Se hizo oficial lo que todo el mundo sabía. El Girona, cuando cayeron ante el Levante en Montilivi la semana pasada, la salvación se antojaba prácticamente imposible. Se necesitaba un milagro. Un milagro que no llegó. El Girona consumó su descenso a la Segunda División tras perder en Mendizorroza y pone punto y final a dos años en la máxima categoría.

Eusebio presentó el que pudo ser su último once como entrenador del conjunto gerundense con muchas novedades. Gorka Iraizoz sustituía a Bono bajo palos, Muniesa empezaba jugando de pivote, Soni, del filial, atacando por banda izquierda y el ‘Choco’ Lozano ejerciendo de ‘9’, pues Stuani se perdió el encuentro por lesión.

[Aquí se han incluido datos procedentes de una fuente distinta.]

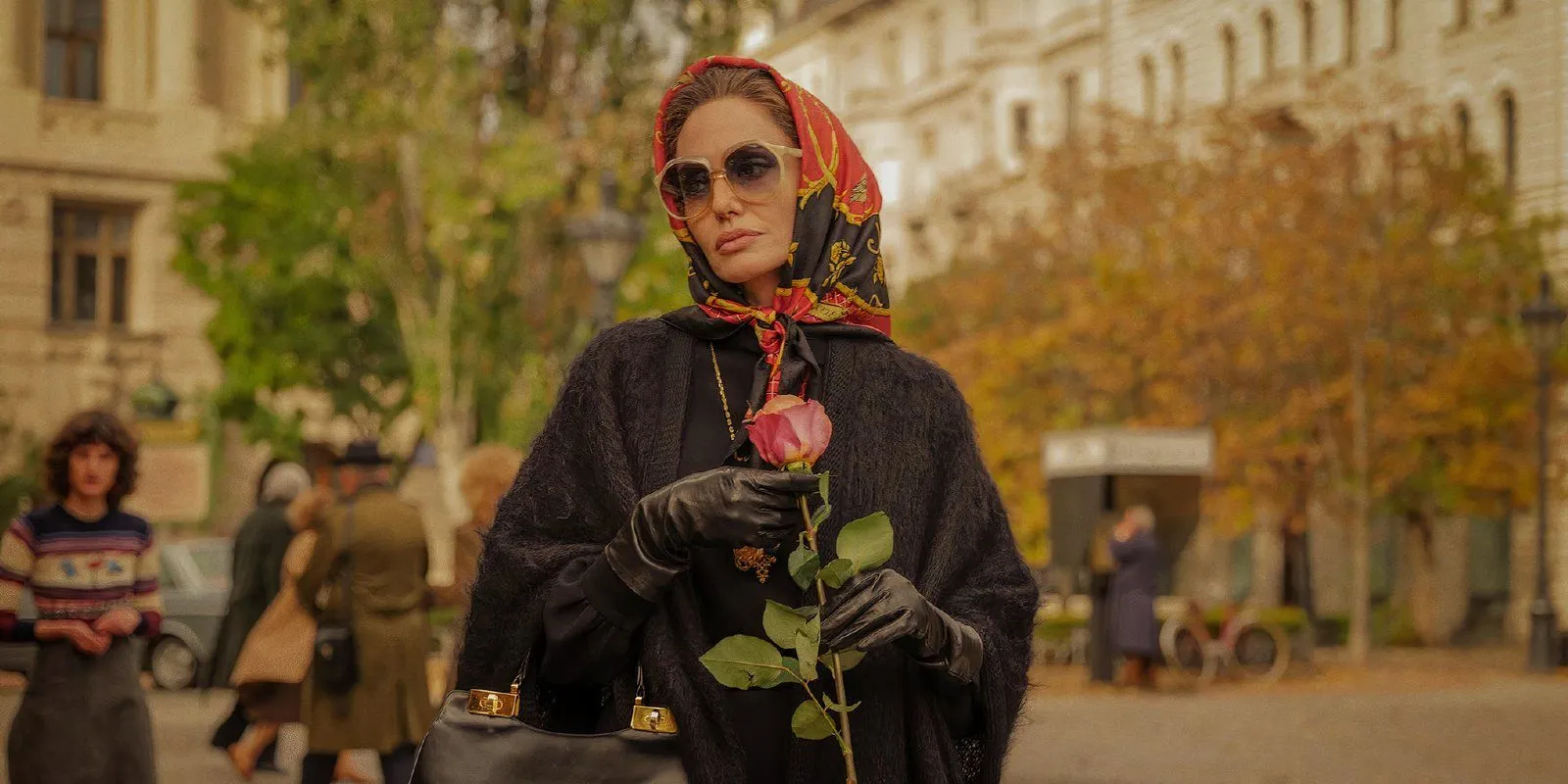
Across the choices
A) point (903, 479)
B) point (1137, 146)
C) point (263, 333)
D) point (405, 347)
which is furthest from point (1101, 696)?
point (903, 479)

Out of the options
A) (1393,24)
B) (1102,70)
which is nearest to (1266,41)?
(1393,24)

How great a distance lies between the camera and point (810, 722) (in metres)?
2.88

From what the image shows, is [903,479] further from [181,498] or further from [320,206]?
[181,498]

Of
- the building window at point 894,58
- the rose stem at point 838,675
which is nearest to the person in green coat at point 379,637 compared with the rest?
the rose stem at point 838,675

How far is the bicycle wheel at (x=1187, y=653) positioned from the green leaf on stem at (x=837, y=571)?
23147 millimetres

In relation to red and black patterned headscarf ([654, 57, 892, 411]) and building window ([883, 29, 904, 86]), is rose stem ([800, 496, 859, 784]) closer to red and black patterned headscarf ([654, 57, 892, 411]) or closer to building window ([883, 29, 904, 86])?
red and black patterned headscarf ([654, 57, 892, 411])

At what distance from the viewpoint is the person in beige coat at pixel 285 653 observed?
39.8 ft

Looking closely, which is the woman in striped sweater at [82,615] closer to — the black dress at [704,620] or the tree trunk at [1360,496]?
the black dress at [704,620]

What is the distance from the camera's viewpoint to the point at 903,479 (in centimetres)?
315

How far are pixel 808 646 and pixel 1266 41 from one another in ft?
140

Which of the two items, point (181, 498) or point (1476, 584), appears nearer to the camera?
point (181, 498)

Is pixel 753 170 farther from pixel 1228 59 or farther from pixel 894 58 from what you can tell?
pixel 894 58

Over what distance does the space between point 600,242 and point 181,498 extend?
16.4 meters

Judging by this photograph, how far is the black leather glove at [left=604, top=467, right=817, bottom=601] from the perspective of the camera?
2.83 meters
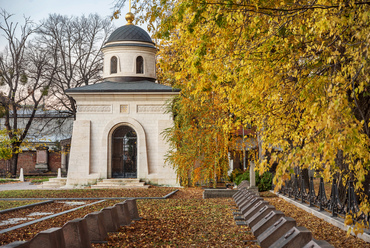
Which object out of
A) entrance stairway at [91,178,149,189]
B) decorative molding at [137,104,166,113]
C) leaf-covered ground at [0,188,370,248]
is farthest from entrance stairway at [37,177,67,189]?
leaf-covered ground at [0,188,370,248]

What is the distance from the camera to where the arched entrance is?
27.3m

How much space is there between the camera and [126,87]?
89.6 ft

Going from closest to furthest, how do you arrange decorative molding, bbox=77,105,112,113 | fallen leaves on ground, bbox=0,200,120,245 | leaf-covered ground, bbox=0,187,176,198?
fallen leaves on ground, bbox=0,200,120,245 < leaf-covered ground, bbox=0,187,176,198 < decorative molding, bbox=77,105,112,113

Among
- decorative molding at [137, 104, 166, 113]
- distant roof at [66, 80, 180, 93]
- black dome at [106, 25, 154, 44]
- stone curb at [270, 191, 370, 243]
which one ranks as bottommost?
stone curb at [270, 191, 370, 243]

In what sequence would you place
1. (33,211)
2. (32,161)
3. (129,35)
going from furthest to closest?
1. (32,161)
2. (129,35)
3. (33,211)

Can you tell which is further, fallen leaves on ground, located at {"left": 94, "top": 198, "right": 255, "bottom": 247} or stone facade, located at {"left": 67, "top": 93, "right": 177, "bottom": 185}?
stone facade, located at {"left": 67, "top": 93, "right": 177, "bottom": 185}

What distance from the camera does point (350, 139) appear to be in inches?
209

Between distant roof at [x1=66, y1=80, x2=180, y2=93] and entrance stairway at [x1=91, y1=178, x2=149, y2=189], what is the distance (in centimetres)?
534

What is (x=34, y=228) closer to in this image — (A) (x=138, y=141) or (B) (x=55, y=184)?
(A) (x=138, y=141)

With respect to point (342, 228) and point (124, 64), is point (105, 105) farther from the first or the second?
point (342, 228)

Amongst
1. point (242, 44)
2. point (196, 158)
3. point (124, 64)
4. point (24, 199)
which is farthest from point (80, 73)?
point (242, 44)

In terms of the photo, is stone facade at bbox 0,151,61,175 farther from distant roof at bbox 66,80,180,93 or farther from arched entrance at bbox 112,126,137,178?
distant roof at bbox 66,80,180,93

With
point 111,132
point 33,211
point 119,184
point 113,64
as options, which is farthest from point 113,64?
point 33,211

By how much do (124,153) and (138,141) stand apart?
5.76ft
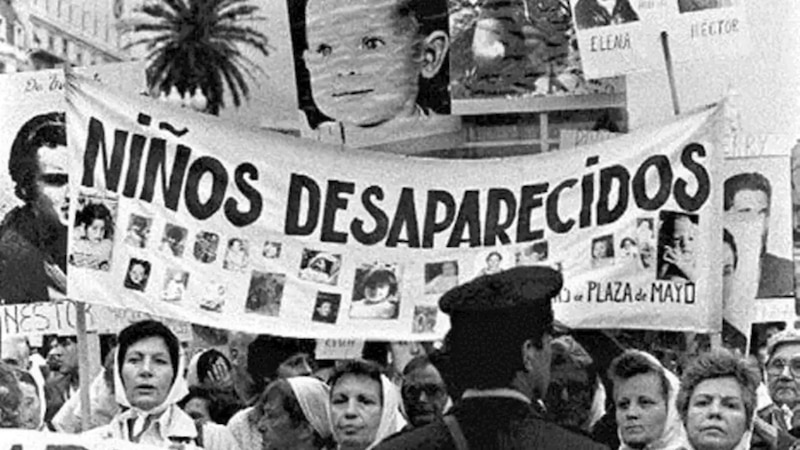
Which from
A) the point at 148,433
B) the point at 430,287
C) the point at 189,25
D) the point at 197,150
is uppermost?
the point at 189,25

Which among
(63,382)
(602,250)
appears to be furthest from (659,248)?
(63,382)

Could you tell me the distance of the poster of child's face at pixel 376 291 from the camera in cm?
690

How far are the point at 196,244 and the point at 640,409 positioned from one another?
1.80m

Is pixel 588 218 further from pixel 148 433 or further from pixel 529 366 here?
pixel 529 366

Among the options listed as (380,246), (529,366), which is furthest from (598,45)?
(529,366)

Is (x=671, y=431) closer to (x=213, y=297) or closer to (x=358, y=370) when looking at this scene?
(x=358, y=370)

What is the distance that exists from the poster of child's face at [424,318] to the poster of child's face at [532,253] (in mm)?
326

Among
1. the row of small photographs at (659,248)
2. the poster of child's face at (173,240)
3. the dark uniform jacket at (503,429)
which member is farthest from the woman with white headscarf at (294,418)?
the dark uniform jacket at (503,429)

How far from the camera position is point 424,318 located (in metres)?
6.84

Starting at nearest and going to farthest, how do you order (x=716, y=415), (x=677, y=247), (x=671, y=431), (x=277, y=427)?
(x=716, y=415) → (x=671, y=431) → (x=277, y=427) → (x=677, y=247)

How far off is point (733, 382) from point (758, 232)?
1.60 metres

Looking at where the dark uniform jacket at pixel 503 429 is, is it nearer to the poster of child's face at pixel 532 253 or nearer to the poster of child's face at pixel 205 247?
the poster of child's face at pixel 532 253

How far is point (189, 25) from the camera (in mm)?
8203

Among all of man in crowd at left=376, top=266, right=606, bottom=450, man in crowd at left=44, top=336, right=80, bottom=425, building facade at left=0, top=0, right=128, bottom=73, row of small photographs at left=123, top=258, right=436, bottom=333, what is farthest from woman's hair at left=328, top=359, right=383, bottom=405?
building facade at left=0, top=0, right=128, bottom=73
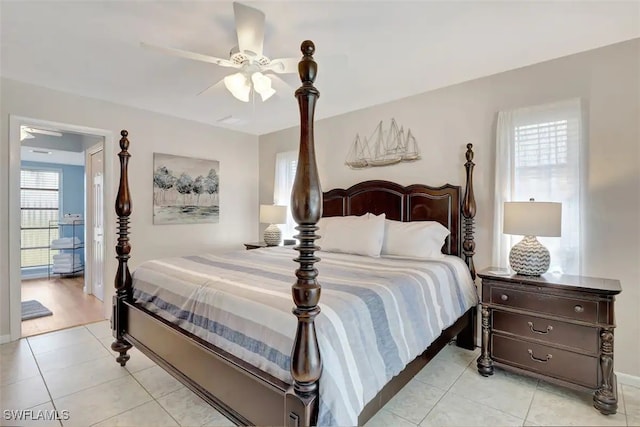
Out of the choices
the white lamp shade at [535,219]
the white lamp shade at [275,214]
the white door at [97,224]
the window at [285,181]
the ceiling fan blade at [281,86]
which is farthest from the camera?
the window at [285,181]

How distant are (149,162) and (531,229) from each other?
13.9 ft

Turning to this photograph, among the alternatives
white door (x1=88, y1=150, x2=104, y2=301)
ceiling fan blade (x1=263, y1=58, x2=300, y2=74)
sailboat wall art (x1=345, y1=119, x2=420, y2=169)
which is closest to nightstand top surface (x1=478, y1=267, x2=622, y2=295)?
sailboat wall art (x1=345, y1=119, x2=420, y2=169)

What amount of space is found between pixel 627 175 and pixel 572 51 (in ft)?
3.52

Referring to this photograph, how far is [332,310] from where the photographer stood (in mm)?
1474

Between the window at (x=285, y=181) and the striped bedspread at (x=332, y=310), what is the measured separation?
7.10 feet

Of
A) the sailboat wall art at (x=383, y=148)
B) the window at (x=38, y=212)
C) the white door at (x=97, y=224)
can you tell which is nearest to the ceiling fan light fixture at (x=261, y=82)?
the sailboat wall art at (x=383, y=148)

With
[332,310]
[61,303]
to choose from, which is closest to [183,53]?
[332,310]

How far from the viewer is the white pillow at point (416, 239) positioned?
2895 millimetres

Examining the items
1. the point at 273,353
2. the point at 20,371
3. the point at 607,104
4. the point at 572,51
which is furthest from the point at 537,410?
the point at 20,371

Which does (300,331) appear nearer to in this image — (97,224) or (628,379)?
(628,379)

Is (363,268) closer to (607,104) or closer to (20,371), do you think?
(607,104)

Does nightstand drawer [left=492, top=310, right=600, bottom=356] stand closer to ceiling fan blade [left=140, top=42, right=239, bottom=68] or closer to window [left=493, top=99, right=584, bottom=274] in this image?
window [left=493, top=99, right=584, bottom=274]

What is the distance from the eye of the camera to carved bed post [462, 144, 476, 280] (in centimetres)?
298

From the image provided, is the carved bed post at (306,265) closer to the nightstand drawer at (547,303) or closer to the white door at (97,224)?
the nightstand drawer at (547,303)
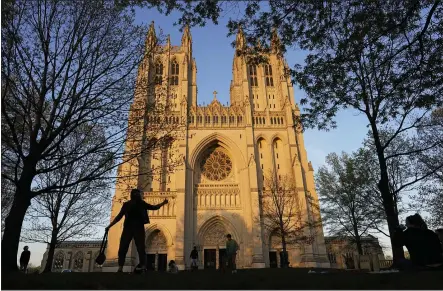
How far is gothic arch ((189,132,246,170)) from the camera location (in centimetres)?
3353

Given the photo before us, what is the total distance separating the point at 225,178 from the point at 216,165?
6.30ft

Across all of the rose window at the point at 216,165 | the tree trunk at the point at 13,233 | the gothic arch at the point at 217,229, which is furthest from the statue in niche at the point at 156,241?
the tree trunk at the point at 13,233

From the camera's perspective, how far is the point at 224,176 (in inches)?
1356

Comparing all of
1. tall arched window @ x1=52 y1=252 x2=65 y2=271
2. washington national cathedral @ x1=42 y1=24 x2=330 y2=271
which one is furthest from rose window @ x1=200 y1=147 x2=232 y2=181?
tall arched window @ x1=52 y1=252 x2=65 y2=271

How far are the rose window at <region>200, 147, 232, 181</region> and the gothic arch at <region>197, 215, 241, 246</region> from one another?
4978mm

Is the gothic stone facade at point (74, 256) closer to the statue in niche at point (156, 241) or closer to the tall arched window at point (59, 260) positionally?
the tall arched window at point (59, 260)

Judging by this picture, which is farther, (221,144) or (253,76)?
(253,76)

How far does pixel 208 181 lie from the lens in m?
33.7

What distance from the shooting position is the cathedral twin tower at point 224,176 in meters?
29.3

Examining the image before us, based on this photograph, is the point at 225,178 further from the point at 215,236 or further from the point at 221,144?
the point at 215,236

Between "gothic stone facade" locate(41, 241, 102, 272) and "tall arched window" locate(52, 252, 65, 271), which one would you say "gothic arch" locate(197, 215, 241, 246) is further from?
"tall arched window" locate(52, 252, 65, 271)

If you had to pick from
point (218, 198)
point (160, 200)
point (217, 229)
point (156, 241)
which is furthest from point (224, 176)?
point (156, 241)

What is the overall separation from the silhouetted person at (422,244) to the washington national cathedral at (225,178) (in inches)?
789

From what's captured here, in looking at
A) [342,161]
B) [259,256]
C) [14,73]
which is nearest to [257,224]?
[259,256]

Salió valiente el Girona sobre el tapete. Y es que no le quedaba otra. Se vio al conjunto de Eusebio con muchas ganas en los primeros instantes, aunque pecaban de precisión en los metros finales, cuando intentaban contactar con Portu o el ‘Choco’ Lozano. Pero este ímpetu inicial se fue difuminando con el paso de los minutos, juntándose también con el despertar del Alavés. El conjunto babazorro empezó a mover el balón con fluidez, mandando balones al área aprovechando la superioridad por las bandas.

Dos pérdidas del los visitantes en campo propio a punto estuvieron de costarles el primer gol, pero emergieron, atentos, Gorka y Bernardo para evitar el castigo. Los gerundenses no encontraban su sitio en el campo, pues su juego era muy lento y le costaba circular por dentro. Solo Soni, con un tiro que se marchó lamiendo la madera, inquietó a Sivera.

Y tras varios avisos de los albiazules, que hicieron trabajar a Gorka, llegó lo inevitable. Tras un mal rechace, Wakaso engatilló el balón desde la frontal y fusiló al portero rojiblanco.

No varió demasiado el guión tras el receso. De hecho, tuvo que volver a aparecer el Gorka para evitar otro tanto del Alavés. Sacó una mano providencial sobre la misma línea de gol nada más empezar la segunda tras un cabezazo de Calleri.

Anímicamente, los jugadores gerundenses estaban muy tocados. Se les notaba. Jugar un partido sabiendo que estás descendido no debe ser demasiado fácil. Salió Aday Benítez y volvió a jugar siete meses después. Lo agradeció su equipo, y de sus botas nació la ocasión más clara, pero Doumbia mandó el balón a la madera, y poco después Calleri sentenció.

No se rindió el Girona, que buscó el tanto del honor. El último en Primera. Y llegó por mediación de Portu, insistente durante todo el choque. Derechazo imparable que sirve como adiós a la máxima categoría. El Girona se va a Segunda, y en su cabeza no hay otra idea que la de volver lo antes posible.